It's not just the high street across India that will feel the pinch of the weakening rupee against the dollar.
The ongoing fall is likely to impact, both directly and indirectly, the purse-strings of the average Indian household too, analysts and economists have pointed out.
Be it pulses, soap, detergent, deodorant, your favourite pizza or the latest international paperback, everything is headed north.
Not only will the discount stores, with imported products, rethink on deals.
The footloose Indian is likely to review foreign travel plans, too. Rough estimates indicate an Indian household could spend 10 to 15 per cent more as a fallout of the rupee depreciation.
It is a given fact that premium packaged food products, olive oil, gourmet cheese, high-end furniture, consumer durables and apparel and the likes that are imported, would cost more.
Experts say the indirect impact of the rupee fall could be greater.
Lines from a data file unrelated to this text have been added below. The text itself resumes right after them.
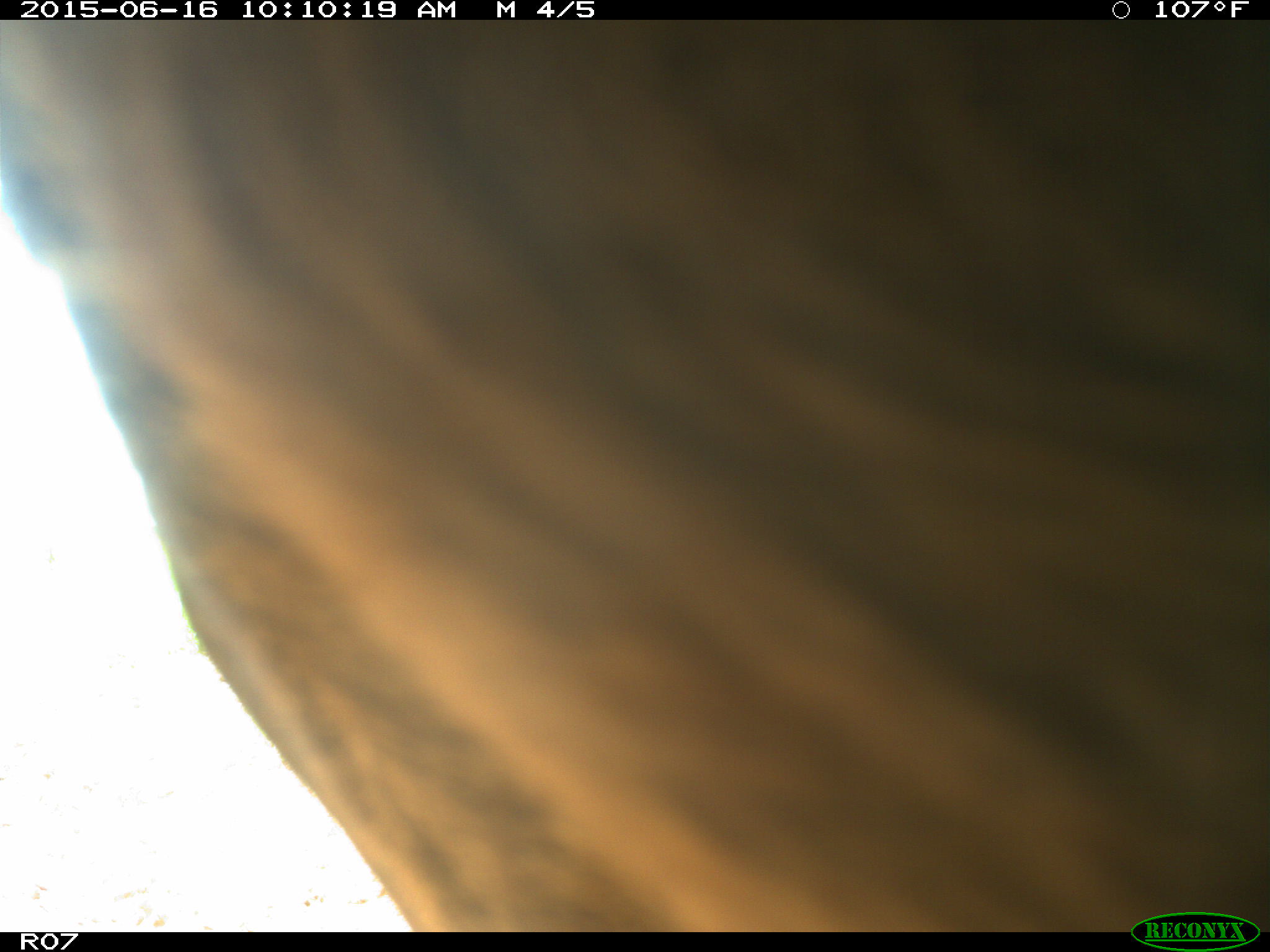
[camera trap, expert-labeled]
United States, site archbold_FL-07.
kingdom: Animalia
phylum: Chordata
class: Mammalia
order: Artiodactyla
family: Bovidae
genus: Bos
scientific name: Bos taurus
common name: domestic cow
For instance, the depreciating rupee is likely to increase the cost of fast-moving consumer goods products such as soaps, shampoos, detergents and deodorants, which contain chemicals that are by-products of crude oil.
Anand Dikshit, executive director at Pricewaterhouse-Coopers, told
Business Standard, "Since we import crude to a large extent, the cost of FMCG products like soaps, shampoos and detergents, etc, will also go up."
According to Dikshit, if the rupee continues to depreciate, the beginning of financial year 2012-13 will witness a price rise in FMCG products by 5 to 10 per cent.
The household expenditure of an average Indian will definitely rise, he said.
The companies will not be able to withstand the rupee depreciation for long, he said.
Pulses is another commodity that may take a price hit.
Aditi Nayar, economist at an associate of Moody's Investors Service, said, "Given the domestic demand-supply imbalance, a substantial quantity of pulses and edible oils are imported."
The depreciation of the rupee will have a considerable impact on the import bill for such items, she added.
"Given the shortfall in the area sown under pulses in 2011 compared to 2010, both for the kharif and the rabi (as in mid-December 2011) seasons, the quantity of pulses imported is expected to rise in the second half of the current fiscal year," Nayar pointed out.
Ravi Srivastava of Jawa-harlal Nehru University spoke about the price of pulses. "Major pulses and oilseeds are imported.
"This impacts the expenditure on direct consumption, as pulses are not necessarily stored. The high cost is passed on immediately," he pointed out.
"However, intermediate products like fuel and other raw materials will squeeze the margins of industrial production, as industry would not be able to pass the increased cost to the consumers immediately, he added.
Online bookstore Flipkart, best known for its discounts, is also watching the rupee trajectory carefully.
Ankit Nagori, vice-president (categories), Flipkart, confirmed the falling rupee had led to an increased cost of imported books.
"Not only has the cost of books gone up, but the cost of sourcing has also risen substantially," Nagori pointed out.
Although Flipkart is trying to absorb the increased cost, "there might be scenarios where the end-user might get impacted to some extent," Nagori said.
Coming to fast food chains, they are resisting a price hike. Virag Joshi, president and CEO, Devyani International ,that runs Pizza Hut, KFC and Costa Coffee in India, said, "In terms of raw material, we are not importing much nowadays."
However, on the capital front, the costs have gone up by at least 10 per cent due to the rupee depreciation, he said.
"We are definitely not passing it on to the consumers," said Joshi. But analysts were sceptical, arguing that food chains may either raise prices or cut volumes.
Cantabil Retail, which is into apparel, imports fabric like polyester and has taken a hit of around 10 per cent after the rupee fall.
"This is eating into our margins, as the customer is not willing to accept any further increase in prices amidst the existing high inflation," Vijay Bansal, managing director, Cantabil Retail India Ltd, said.
Giving an overview, Rajiv Kumar, secretary general, Ficci, said "there will clearly be an inflationary impact of the rupee depreciation".
Although the basket of imported goods is not large in India, there will be an indirect impact of the rupee depreciation.
"And, the increase in the household expenditure cannot be called marginal," he stressed.
We can say there is an indirect impact, agreed Madan Sabnavis, chief economist, CARE Ratings.
Pinaki Ranjan Mishra, partner & national leader, retail & consumer product practice, Ernst & Young, said, "The indirect impact of the rupee fall, if it goes on for six months or so, due to higher cost of fuel and therefore transportation, could lead to a significant increase in the expenditure of the Indian household."
A 10 to 15 per cent increase in the average household expenditure is what experts are talking about.
Meanwhile, high-end consumer durable products have already started costing more by 10 to 20 per cent, an analyst said.
He also pointed at a trend of Indians looking at non-dollar travel destinations like Sri Lanka or Vietnam.